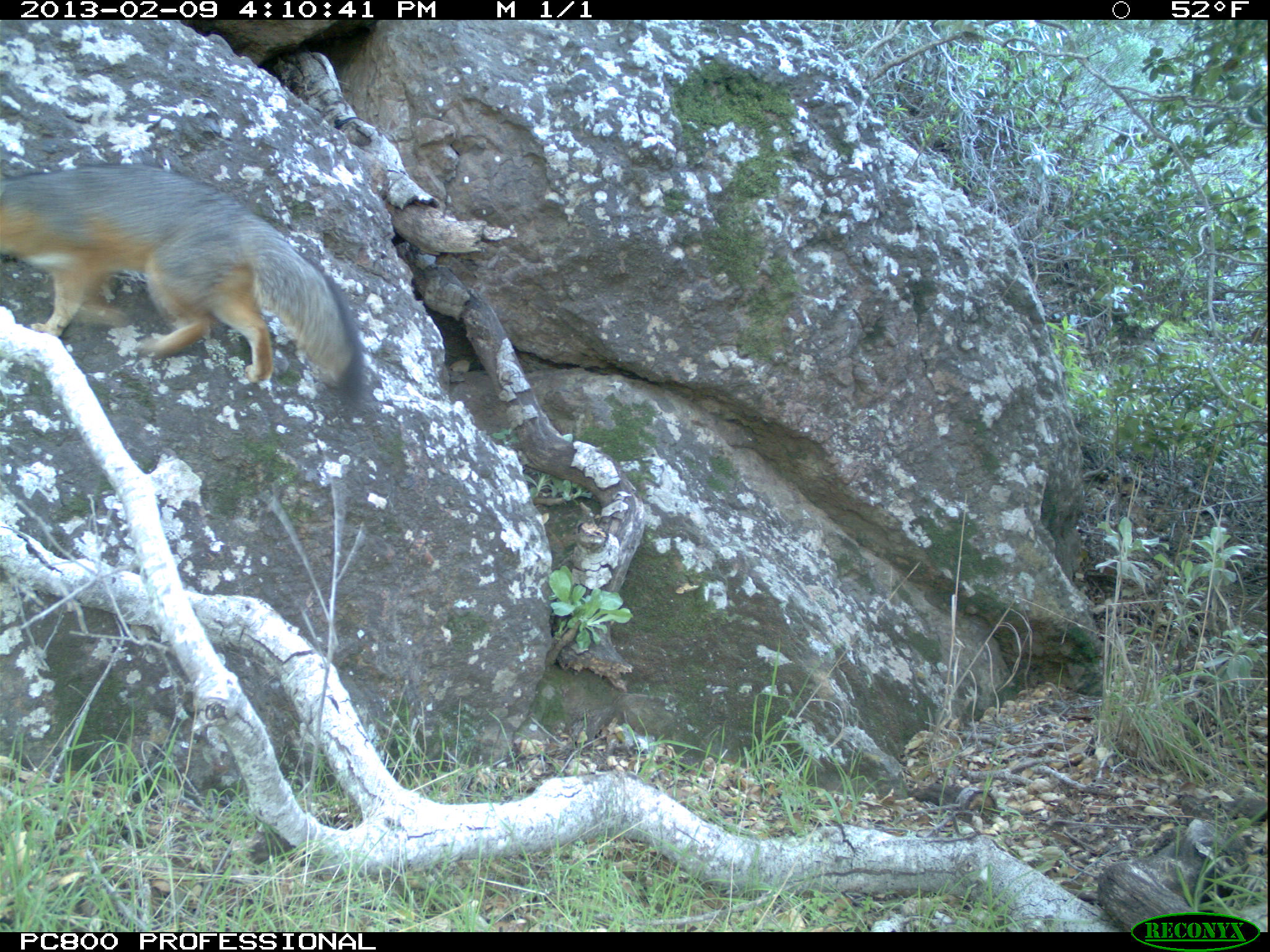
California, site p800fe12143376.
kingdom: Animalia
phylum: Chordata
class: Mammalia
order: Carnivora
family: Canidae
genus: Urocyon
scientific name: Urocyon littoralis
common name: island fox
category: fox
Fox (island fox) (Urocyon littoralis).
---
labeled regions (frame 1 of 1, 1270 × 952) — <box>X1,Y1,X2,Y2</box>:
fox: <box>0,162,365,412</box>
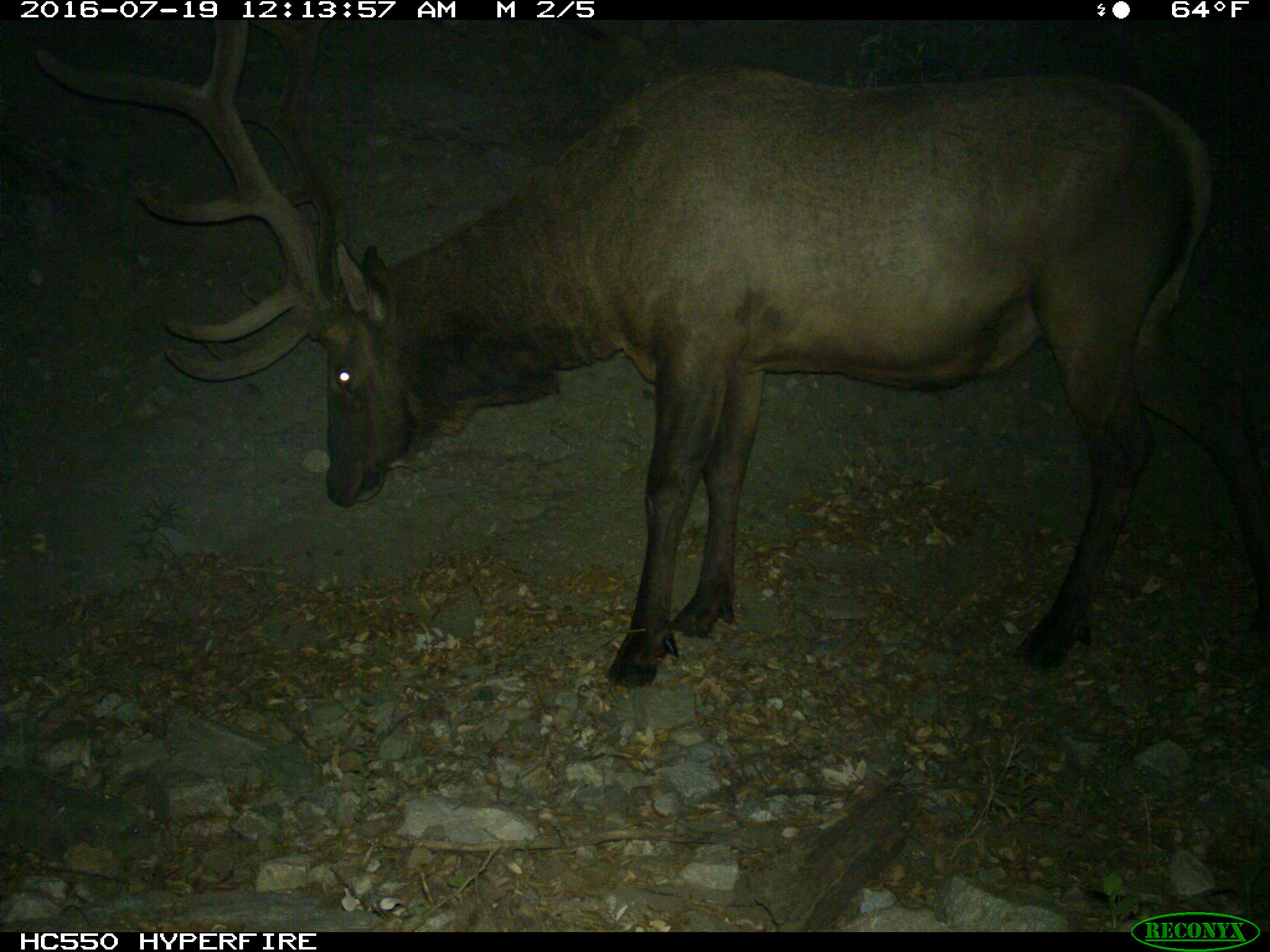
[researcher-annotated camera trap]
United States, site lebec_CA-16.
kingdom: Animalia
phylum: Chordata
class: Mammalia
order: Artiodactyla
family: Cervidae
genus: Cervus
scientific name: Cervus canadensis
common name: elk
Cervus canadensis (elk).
.....
## Task to complete
No picture belongs in the answer, but every word of the records above does, exactly as given.

## Solution below
California, site p800fe12143376.
kingdom: Animalia
phylum: Chordata
class: Mammalia
order: Carnivora
family: Canidae
genus: Urocyon
scientific name: Urocyon littoralis
common name: island fox
category: fox
Fox (island fox) (Urocyon littoralis).
---
labeled regions (frame 1 of 1, 1270 × 952) — <box>X1,Y1,X2,Y2</box>:
fox: <box>0,162,365,412</box>
[researcher-annotated camera trap]
United States, site lebec_CA-16.
kingdom: Animalia
phylum: Chordata
class: Mammalia
order: Artiodactyla
family: Cervidae
genus: Cervus
scientific name: Cervus canadensis
common name: elk
Cervus canadensis (elk).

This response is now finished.